Capability	AWS SQS	Azure Service Bus	Apache Kafka	MuleSoft Anypoint MQ	Boomi
DLQ Architecture	Separate queue	Sub-queue ($deadletterqueue)	Separate topic (DLT)	Separate queue	Built-in DLQ
Auto Dead-Letter	Yes (redrive policy)	Yes (MaxDeliveryCount)	No (application-level)	Yes	Yes (after 7 attempts)
Max Delivery Config	1-1000	1-2000 (default 10)	Application-defined	Configurable	Fixed at 7
Native Replay	Yes (Redrive API)	No (manual)	No (application-level)	Yes (REM)	Yes (resend)
DLQ Retention	Max 14 days	Unlimited (Premium)	Topic config	7 days default	Atom lifecycle
DLQ Reason Metadata	Custom attributes	DeadLetterReason header	Custom headers	Custom properties	Limited
Non-Destructive Peek	Visibility timeout	Peek-lock	Consumer offset mgmt	API browse	Panel view
FIFO Support	FIFO DLQ for FIFO queue	FIFO within sessions	Partition-ordered	FIFO queue	No
Monitoring	CloudWatch metrics	Azure Monitor	Consumer group lag	Anypoint Monitoring	Dashboard

Important Caveats

Poison message handling is downstream of retry strategy — if your retry/backoff config is wrong, messages reach the DLQ that should not be there. Review the error-handling-dead-letter-queues card first. [src1]

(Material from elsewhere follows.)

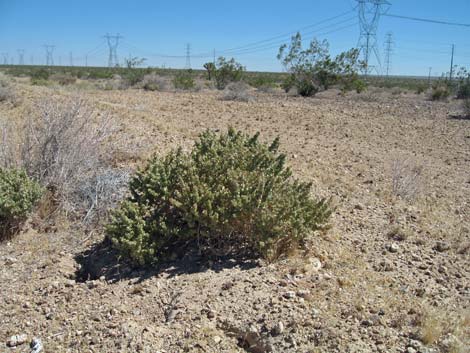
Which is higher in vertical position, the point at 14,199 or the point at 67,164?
the point at 67,164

AWS SQS does NOT reset the message retention timer when a message moves to DLQ — messages can silently expire before triage. Always set DLQ retention to 14 days and monitor ApproximateAgeOfOldestMessage. [src4]
Azure Service Bus DLQ messages persist indefinitely with no automatic cleanup — without triage or purge, DLQ grows unbounded. [src3]
Kafka has no native DLQ mechanism — dead letter topics are application-level. Spring @RetryableTopic automates this, but non-Spring consumers must implement DLT routing manually. [src5]
Replaying large DLQ backlogs can overwhelm target ERP with burst traffic far exceeding normal volume. Always implement velocity-controlled replay. [src4]
This card covers message-level poison handling. For distributed transaction coordination (compensating transactions, saga rollback), see the saga pattern card.